To assess the antibody evasion properties of BA.4.6, BA.4.7, and BA.5.9, we evaluated the sensitivity of their corresponding pseudoviruses (see Methods in the Supplement) to neutralization by serum samples from healthy individuals who had received three doses of a COVID-19 mRNA vaccine (boosted) and patients with either BA.1 or BA.2 breakthrough infection after mRNA vaccination (Table S1). The results are shown in Fig. 1B. The ID₅₀ (50% inhibitory dose) titers of the boosted samples against BA.4.6, BA.4.7, and BA.5.9 were similar to that against BA.4/5, with no more than 1.5-fold deviation in the geometric mean values. Likewise, the individual mutations R346T, R346S, and N658S in the background of BA.4/5 had little impact on the neutralization profiles. A similar trend was also observed in serum neutralization for BA.1 breakthrough cases. Against sera from the BA.2 breakthrough cohort, BA.4.6 was slightly (1.3-fold) but significantly (P <0.01) more resistant than BA.5, although it remains unclear if this small difference could explain the recent expansion of BA.4.6 worldwide.

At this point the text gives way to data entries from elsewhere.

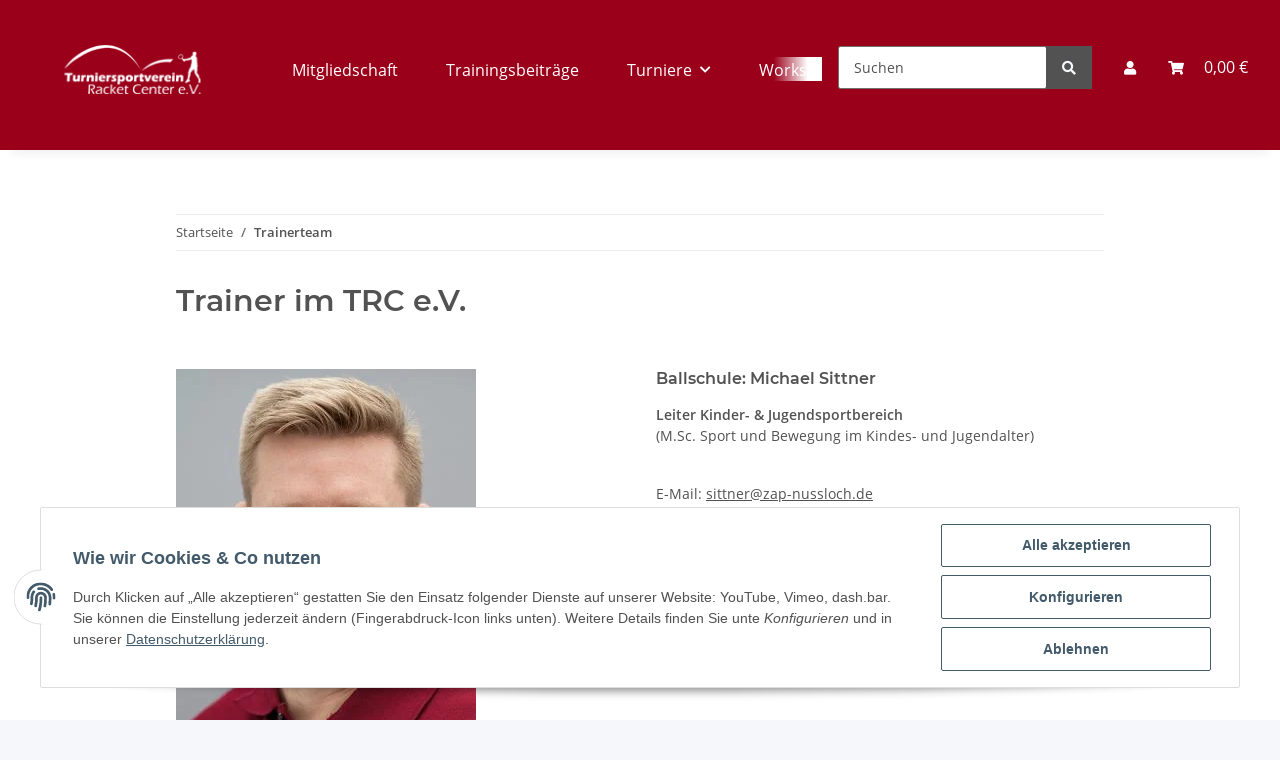

--- FILE ---
content_type: text/css
request_url: https://www.trcev.de/templates/NOVAChild/themes/my-nova/custom.css?v=1.0.0
body_size: 581
content:
header {
    height: 150px!important;
    padding: 35px 0;
}
#header-top-bar, header {
    background-color: #9B001B;
    color: #fff;
}
#header-top-bar a, header a {
    text-decoration: none;
    color: #fff;
}
header a:hover:not(.dropdown-item):not(.btn) {
    color: #fff;
}
header .navbar-toggler {
    color: #fff;
}
header .navbar-collapse {
    background: #9B001B;
}
.dropdown-menu a, .dropdown-menu a:hover {
    text-decoration: none;
    color: #9B001B!important;
}
#header-top-bar a:hover:not(.dropdown-item):not(.btn) {
    color: #fff;
}
header .navbar-nav > .nav-item > .nav-link::before {
    border-color: #fff;
}
header .navbar-nav > .nav-item > .nav-link {
    font-size: 16px;
}
a.submenu-headline-toplevel {
    text-decoration: none;
    color: #666;
}
.shipping-costs, .checkout-shipping-form-options, .type-2.checkout-items-item, .cart-items-body.type-2, #my-wishlists, .secure-checkout-icon, .productlist-page-nav.productlist-page-nav-header-m {
    display: none;
}
.dropdown-body .btn-primary {
    color: #9B001B!important;
}
.cart-icon-dropdown .cart-icon-dropdown-price {
    font-size: 1rem;
}

@media only screen and (min-width : 992px) {
    header .navbar-nav > .nav-item.dropdown-full .dropdown-menu {
        width: 150px;
    }
    .nav-scrollbar-item .dropdown-body {
        padding-bottom: 0;
        padding-top: 1rem;
    }
    .dropdown-body .container {
        display: block;
        width: auto;
    }
    .dropdown-body .lg-row-lg > .col, .dropdown-body .lg-row-lg > [class*="col-"] {
        padding-right: 0.5rem;
        padding-left: 0.5rem;
    }
    .dropdown-body .nav-item-lg-m {
        margin-top: 0;
        margin-bottom: 0;
    }
    .dropdown-body .col-xl-3, .dropdown-body .col-lg-4 {
        flex: 0 0 100%;
        max-width: 100%;
    }
    .dropdown-body .lg-row-lg {
        margin-left: 0;
        margin-right: 0;
    }
    .dropdown-menu {
        left: auto;
    }
    header .submenu-headline-toplevel {
        border-bottom: 0 none transparent;
    }
}

@media only screen and (max-width : 991px) {
    header {
        height: 200px !important;
        padding: 35px 0;
    }
    .search-form-wrapper-fixed {
        padding-top:50px;
    }
    header .navbar-brand img {
        height: 4rem;
    }
}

To further characterize the antigenic properties of BA.4.6, along with BA.4.7 and BA.5.9, we measured the sensitivity of each subvariant pseudovirus to neutralization by a panel of 23 mAbs that retained potency against earlier Omicron subvariants, including ones that target different epitope clusters (classes 1, 2, 3, and 4) of the receptor-binding domain (RBD) of the viral spike and others that target non-RBD epitopes (Figs. 1C and S3). In general, the neutralization profiles of BA.4.6, BA.4.7, and BA.5.9 did not differ much from that of BA.4/5. The only exceptions were mAbs in RBD class 3 (panel b), which showed marked reduction in their neutralization potency against the new subvariants. This loss of neutralizing activity was due to mutation R346T or R346S but not due to N658S. Structural analyses revealed that R346T/S/I mutations eliminated or weakened hydrogen bonds and/or salt bridges between R346 and certain RBD class 3 mAbs (Fig. S4), explaining why these mutations led to substantial neutralization resistance. These findings suggest that BA.4.6, BA.4.7 and BA.5.9 likely emerged under the selective pressure of RBD class 3 antibodies in infected individuals.

Importantly, several mAbs in clinical use were included in the neutralization assays against the new Omicron subvariants as well (Fig. 1C). The combination of cilgavimab and tixagevimab, which had received emergency use authorization for the prevention of COVID-19⁵, could not neutralize BA.4.6, nor BA.4.7 and BA.5.9. The loss of this antibody combination against BA.4.6 leaves us with bebtelovimab as the only therapeutic monoclonal antibody that has retained potent activity against all circulating forms of SARS-CoV-2. As the pandemic rages on and as the virus continues to evolve, our arsenal of authorized monoclonal antibodies may soon be depleted, thereby jeopardizing the wellbeing of millions of immunocompromised persons who cannot robustly respond to COVID-19 vaccines.